[1447] That is, "who fancy bliss allotted to vice."
[1448] Lord Falkland was killed by a musket ball at the battle of Newbury, Sept. 20, 1643. Turenne was killed by a cannon ball, near Sassback, July 26, 1675. Sir Philip Sidney was mortally wounded by a bullet at Zutphen, Sept. 22, 1586, and died a few days afterwards. Sidney was 32 years of age at his death, Falkland 33, and Turenne 64.
[1449] The Hon. Robert Digby, who died, aged 40, April 19, 1726. Pope wrote his epitaph.
[1450] MS.:
Brave Sidney falls amid the martial strife,
Not that he's virtuous, but profuse of life.
Not virtue snatched Arbuthnot's hopeful bloom,
And sent thee, Craggs, untimely to the tomb.
Say not 'tis virtue, but too soft a frame,
That Walsh his race, and Scud'more ends her name.
Think not their virtues, more though heav'n ne'er gave,
Unites so many Digbys in a grave.
Fierce love, not virtue, Falkland, was thy doom,
Her grief, not virtue, nipped Louisa's bloom.
The Arbuthnot mentioned here was Charles, a clergyman, and son of the celebrated physician. His death in 1732 was supposed to have been occasioned by the lingering effects of a wound he received in a duel he fought while at Oxford with a fellow-collegian, his rival in love. James Craggs died of the small-pox Feb. 14, 1721, aged 35. Virtue had certainly no share in his death, for he was licentious in private life, and in his public capacity accepted a bribe from the South Sea directors. Walsh died in 1708, at the age of 49. His virtue may be estimated by his confession that he had committed every folly in love, except matrimony. Lady Scudamore, widow of Sir James Scudamore, and daughter of the fourth Lord Digby, died of the small-pox, May 3, 1729, aged 44. She left only a daughter, who married, and hence Pope's expression, "Scud'more ends her name." The many Digbys united in one grave were the children of the fifth Lord, the father of the poet's friend, Robert.
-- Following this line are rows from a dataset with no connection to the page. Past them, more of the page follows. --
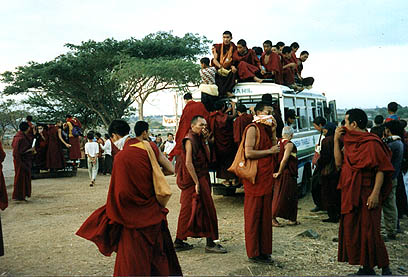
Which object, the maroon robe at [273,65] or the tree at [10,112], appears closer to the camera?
the maroon robe at [273,65]

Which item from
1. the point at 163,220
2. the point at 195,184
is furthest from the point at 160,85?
the point at 163,220

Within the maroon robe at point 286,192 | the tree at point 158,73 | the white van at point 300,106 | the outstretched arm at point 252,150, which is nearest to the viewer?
the outstretched arm at point 252,150

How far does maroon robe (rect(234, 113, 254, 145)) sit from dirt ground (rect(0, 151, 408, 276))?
59.9 inches

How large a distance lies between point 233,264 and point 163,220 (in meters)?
1.50

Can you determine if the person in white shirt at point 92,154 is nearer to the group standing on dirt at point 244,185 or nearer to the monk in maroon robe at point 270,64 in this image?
the group standing on dirt at point 244,185

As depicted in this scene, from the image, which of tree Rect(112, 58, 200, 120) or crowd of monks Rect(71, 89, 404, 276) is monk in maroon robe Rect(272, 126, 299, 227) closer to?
crowd of monks Rect(71, 89, 404, 276)

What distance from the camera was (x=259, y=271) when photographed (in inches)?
198

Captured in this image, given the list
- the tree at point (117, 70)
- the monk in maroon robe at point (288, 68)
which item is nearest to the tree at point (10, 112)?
the tree at point (117, 70)

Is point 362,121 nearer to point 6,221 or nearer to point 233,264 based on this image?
point 233,264

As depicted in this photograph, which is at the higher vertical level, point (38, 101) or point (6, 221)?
point (38, 101)

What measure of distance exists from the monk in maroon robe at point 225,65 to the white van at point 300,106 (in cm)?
20

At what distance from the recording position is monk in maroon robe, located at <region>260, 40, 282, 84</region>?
33.0ft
I do not know what is meant by the "fierce love" which was Falkland's "doom," nor can I identify the Louisa who died of grief.
[1451] William, fifth Lord Digby, was 74 when this fourth Epistle was published in 1734, and he lived to be 92. He died December 1752.
[1452] M. de Belsunce, was made bishop of Marseilles in 1709. In the plague of that city in 1720 he distinguished himself by his activity. He died at a very advanced age in 1755.—Warton.
[1453] Some anonymous verses in Dryden's Miscellanies, vi. p. 76:
When nature sickens, and with fainting breath
Struggles beneath the bitter pangs of death.—Wakefield.